ПРЕДСТАВЛЕННЫЙ ТЕКСТ:
- - -

18. Пауки в банке или Происки виновных-3 (Схватка академиков)
Акела промахнулся! Акела промахнулся!!!


Перейдем к основной версии. В 1977 году «вдруг» оказалось, что выпускники школ, получившие среднее образование по новой программе, не хотят идти работать в сферу материального производства. Уровень их претензий резко зашкалил, и толпа недоучек потянулась поступать в ВУЗы, которые тут же взвыли от катастрофического увеличения работы приемных комиссий и, тем более, от её пустопорожности. Почуяв провал школьной реформы, вызванный переходом к всеобщему среднему образованию, и имея прекрасный шанс связать этот провал с введением новых программ, недоброжелатели А.Н. Колмогорова поняли, что настал благоприятный момент для сведения счетов. А недоброжелателей Андрей Николаевич нажил себе в избытке.

«Коллеги» по АН СССР и АПН СССР были достаточно сильно раздражены монополией А.Н. Колмогорова на школьную реформу. «Коллег» сильно задевало оставившее их «не при делах» молчаливое соглашение основных заинтересованных сторон: государства, желающего иметь один хороший стабильный учебник; А.Н. Колмогорова, не способного редактировать несколько альтернативных учебников сразу; авторов, не желающих упускать шанс и быть оттёртыми; интриганов от педагогики, прикрепившихся к кормушке, сулящей барыши.

И вот появился шанс взять реванш. Л.С. Понтрягин не случайно стал вождем этой «контрреволюции». Он явно считал себя, если и не первым, то уж равным во всяком случае. Ещё в августе 1966 года, когда в Москве шел Международный конгресс математиков, на котором широко обсуждались вопросы математического образования, академики АН СССР А.Н. Колмогоров и Л.С. Понтрягин на равных участвовали в подготовке конгресса.

Думаю, что и протеже Л.С. Понтрягина, Алексей Васильевич Погорелов, как и его учитель Александр Данилович Александров в вопросах геометрии ставили себя на одну доску с Андреем Николаевичем. А нереализованные амбиции всегда служили и служат спусковым крючком обид, ненависти, подлости. Разумеется, статья в «Коммунисте» не была богата претензиями лично к А.Н. Колмогорову. Зато в воспоминаниях Л.С. Понтрягина этого с лихвой. И многие из претензий, что поначалу удивительно, чисто меркантильного плана:

«Он выдвинул следующее предложение: оставить всех находившихся <в эвакуации> в Ашхабаде математиков там навечно, с тем, чтобы они создали там новый научный центр. Сам же Колмогоров брался создать и возглавить факультет с новыми кадрами в Москве и два месяца в году проводить в Ашхабаде».

- - -

ФОРМУЛИРОВКА ЗАДАНИЯ:
Переведите на английский язык следующее предложение из представленного текста: «А недоброжелателей Андрей Николаевич нажил себе в избытке».

ИСХОДНЫЕ ДАННЫЕ:
- - -

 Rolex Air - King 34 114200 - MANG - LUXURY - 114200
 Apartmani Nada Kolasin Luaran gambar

- - -

ПОЛЕ ОТВЕТА:
And Andrei Nikolaevich had made ill-wishers in abundance.